Exercise prompt - Going from the line that contains "Рецепт теста для" down to the last line in the listing below, reproduce every line exactly and include no others.

Data extracts: Begin

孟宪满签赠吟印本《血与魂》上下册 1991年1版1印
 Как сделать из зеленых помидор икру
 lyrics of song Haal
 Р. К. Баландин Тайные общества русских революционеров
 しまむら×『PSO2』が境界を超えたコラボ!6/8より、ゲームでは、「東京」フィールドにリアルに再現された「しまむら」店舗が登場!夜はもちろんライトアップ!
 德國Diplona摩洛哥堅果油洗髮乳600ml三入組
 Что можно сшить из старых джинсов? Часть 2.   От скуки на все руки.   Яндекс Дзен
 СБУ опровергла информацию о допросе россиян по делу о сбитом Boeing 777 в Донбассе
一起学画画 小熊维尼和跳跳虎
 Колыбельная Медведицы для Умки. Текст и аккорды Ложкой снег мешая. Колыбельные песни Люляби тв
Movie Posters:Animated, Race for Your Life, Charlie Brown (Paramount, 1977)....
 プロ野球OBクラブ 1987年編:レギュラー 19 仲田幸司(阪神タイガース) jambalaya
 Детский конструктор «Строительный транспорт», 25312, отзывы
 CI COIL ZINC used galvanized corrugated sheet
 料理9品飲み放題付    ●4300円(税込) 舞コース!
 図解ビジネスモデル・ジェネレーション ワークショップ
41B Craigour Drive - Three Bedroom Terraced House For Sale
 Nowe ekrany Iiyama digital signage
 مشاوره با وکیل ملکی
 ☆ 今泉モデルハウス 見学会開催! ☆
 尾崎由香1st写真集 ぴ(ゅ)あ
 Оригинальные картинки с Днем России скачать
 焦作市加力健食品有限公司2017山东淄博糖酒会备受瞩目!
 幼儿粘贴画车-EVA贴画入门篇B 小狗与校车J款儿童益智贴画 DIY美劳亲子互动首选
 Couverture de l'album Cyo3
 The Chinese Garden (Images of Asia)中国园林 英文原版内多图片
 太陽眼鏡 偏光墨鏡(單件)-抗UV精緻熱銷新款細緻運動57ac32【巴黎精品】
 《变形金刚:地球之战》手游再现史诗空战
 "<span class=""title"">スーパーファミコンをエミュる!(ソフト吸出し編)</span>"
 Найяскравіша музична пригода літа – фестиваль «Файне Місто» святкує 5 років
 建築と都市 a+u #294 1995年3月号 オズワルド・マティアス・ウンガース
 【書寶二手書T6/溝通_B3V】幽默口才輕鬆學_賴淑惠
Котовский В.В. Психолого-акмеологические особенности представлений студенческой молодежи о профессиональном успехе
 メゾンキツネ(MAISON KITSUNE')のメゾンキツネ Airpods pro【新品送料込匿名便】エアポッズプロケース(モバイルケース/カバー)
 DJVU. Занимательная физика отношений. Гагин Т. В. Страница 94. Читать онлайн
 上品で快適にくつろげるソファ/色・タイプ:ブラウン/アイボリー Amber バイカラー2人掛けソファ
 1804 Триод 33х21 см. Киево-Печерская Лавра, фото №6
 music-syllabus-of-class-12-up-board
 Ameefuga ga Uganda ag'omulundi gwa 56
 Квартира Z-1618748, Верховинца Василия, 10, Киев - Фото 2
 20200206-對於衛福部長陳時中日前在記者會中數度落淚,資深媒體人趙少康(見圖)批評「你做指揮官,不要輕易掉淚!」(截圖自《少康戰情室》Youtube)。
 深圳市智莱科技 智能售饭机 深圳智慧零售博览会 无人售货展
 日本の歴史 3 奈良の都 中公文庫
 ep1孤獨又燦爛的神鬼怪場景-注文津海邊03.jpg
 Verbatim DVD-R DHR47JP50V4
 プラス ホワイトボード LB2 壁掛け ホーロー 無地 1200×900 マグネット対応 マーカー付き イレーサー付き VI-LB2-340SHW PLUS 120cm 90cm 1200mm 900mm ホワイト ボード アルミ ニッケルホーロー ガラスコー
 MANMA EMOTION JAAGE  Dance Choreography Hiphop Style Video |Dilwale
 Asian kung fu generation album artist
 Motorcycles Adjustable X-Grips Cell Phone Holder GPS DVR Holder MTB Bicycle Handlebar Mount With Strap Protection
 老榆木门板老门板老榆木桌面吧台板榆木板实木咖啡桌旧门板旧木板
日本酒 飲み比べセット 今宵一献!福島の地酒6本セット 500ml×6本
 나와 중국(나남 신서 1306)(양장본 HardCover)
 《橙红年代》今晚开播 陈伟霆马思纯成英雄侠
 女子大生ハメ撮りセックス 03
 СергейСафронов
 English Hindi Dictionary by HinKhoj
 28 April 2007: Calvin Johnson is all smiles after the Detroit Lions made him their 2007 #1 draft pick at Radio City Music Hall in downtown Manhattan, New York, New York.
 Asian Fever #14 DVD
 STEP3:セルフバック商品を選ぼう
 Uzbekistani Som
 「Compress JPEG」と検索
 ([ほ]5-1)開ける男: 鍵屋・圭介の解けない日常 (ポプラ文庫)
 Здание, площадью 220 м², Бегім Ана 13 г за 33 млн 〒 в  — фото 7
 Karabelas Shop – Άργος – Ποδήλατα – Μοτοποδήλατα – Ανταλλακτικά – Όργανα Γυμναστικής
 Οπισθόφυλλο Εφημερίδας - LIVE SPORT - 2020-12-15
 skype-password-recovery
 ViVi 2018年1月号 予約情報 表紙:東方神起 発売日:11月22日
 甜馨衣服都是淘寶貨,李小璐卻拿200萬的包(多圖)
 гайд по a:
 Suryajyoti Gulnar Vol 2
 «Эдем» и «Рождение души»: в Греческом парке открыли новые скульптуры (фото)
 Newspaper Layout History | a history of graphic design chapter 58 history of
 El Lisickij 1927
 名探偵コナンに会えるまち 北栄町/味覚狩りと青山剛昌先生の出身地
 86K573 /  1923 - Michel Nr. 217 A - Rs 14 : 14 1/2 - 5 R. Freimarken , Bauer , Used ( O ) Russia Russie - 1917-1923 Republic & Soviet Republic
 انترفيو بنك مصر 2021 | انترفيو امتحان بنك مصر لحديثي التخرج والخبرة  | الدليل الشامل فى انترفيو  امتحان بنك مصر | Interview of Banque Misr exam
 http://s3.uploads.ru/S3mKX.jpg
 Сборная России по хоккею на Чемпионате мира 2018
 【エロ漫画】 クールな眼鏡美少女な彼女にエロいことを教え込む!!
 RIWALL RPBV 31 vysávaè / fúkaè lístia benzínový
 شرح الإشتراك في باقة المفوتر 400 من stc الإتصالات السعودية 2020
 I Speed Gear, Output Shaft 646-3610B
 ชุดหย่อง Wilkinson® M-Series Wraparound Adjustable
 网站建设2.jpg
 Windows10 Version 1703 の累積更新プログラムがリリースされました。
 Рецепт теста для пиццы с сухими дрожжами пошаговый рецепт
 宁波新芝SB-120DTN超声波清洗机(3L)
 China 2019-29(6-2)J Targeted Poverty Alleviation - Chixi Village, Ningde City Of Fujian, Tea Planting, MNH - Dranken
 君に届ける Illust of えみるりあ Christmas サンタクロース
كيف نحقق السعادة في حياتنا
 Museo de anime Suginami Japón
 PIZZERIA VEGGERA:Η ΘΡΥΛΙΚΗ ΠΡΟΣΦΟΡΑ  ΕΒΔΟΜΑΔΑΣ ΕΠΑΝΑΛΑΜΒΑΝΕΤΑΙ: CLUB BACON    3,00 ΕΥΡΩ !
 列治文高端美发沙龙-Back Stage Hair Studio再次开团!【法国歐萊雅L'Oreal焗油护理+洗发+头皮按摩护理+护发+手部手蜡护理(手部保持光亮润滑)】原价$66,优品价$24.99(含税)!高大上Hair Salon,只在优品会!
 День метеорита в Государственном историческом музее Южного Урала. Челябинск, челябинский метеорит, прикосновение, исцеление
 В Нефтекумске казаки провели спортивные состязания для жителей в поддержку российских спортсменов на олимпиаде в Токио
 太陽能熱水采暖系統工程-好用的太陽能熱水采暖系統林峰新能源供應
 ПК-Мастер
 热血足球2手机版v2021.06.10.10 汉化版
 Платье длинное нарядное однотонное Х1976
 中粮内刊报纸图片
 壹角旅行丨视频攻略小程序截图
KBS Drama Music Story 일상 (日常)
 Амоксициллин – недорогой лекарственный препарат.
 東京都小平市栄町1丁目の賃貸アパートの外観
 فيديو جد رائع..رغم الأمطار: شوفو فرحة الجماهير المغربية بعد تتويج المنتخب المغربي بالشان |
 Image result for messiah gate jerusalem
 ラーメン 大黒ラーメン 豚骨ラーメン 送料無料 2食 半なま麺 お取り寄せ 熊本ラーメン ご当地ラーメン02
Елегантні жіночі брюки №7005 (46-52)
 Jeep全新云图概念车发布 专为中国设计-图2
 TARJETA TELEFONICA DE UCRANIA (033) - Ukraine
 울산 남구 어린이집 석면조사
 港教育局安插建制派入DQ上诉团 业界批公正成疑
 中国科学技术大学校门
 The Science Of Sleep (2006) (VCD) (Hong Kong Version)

Data extracts: End

Solution to this task -
 Рецепт теста для пиццы с сухими дрожжами пошаговый рецепт
 宁波新芝SB-120DTN超声波清洗机(3L)
 China 2019-29(6-2)J Targeted Poverty Alleviation - Chixi Village, Ningde City Of Fujian, Tea Planting, MNH - Dranken
 君に届ける Illust of えみるりあ Christmas サンタクロース
كيف نحقق السعادة في حياتنا
 Museo de anime Suginami Japón
 PIZZERIA VEGGERA:Η ΘΡΥΛΙΚΗ ΠΡΟΣΦΟΡΑ  ΕΒΔΟΜΑΔΑΣ ΕΠΑΝΑΛΑΜΒΑΝΕΤΑΙ: CLUB BACON    3,00 ΕΥΡΩ !
 列治文高端美发沙龙-Back Stage Hair Studio再次开团!【法国歐萊雅L'Oreal焗油护理+洗发+头皮按摩护理+护发+手部手蜡护理(手部保持光亮润滑)】原价$66,优品价$24.99(含税)!高大上Hair Salon,只在优品会!
 День метеорита в Государственном историческом музее Южного Урала. Челябинск, челябинский метеорит, прикосновение, исцеление
 В Нефтекумске казаки провели спортивные состязания для жителей в поддержку российских спортсменов на олимпиаде в Токио
 太陽能熱水采暖系統工程-好用的太陽能熱水采暖系統林峰新能源供應
 ПК-Мастер
 热血足球2手机版v2021.06.10.10 汉化版
 Платье длинное нарядное однотонное Х1976
 中粮内刊报纸图片
 壹角旅行丨视频攻略小程序截图
KBS Drama Music Story 일상 (日常)
 Амоксициллин – недорогой лекарственный препарат.
 東京都小平市栄町1丁目の賃貸アパートの外観
 فيديو جد رائع..رغم الأمطار: شوفو فرحة الجماهير المغربية بعد تتويج المنتخب المغربي بالشان |
 Image result for messiah gate jerusalem
 ラーメン 大黒ラーメン 豚骨ラーメン 送料無料 2食 半なま麺 お取り寄せ 熊本ラーメン ご当地ラーメン02
Елегантні жіночі брюки №7005 (46-52)
 Jeep全新云图概念车发布 专为中国设计-图2
 TARJETA TELEFONICA DE UCRANIA (033) - Ukraine
 울산 남구 어린이집 석면조사
 港教育局安插建制派入DQ上诉团 业界批公正成疑
 中国科学技术大学校门
 The Science Of Sleep (2006) (VCD) (Hong Kong Version)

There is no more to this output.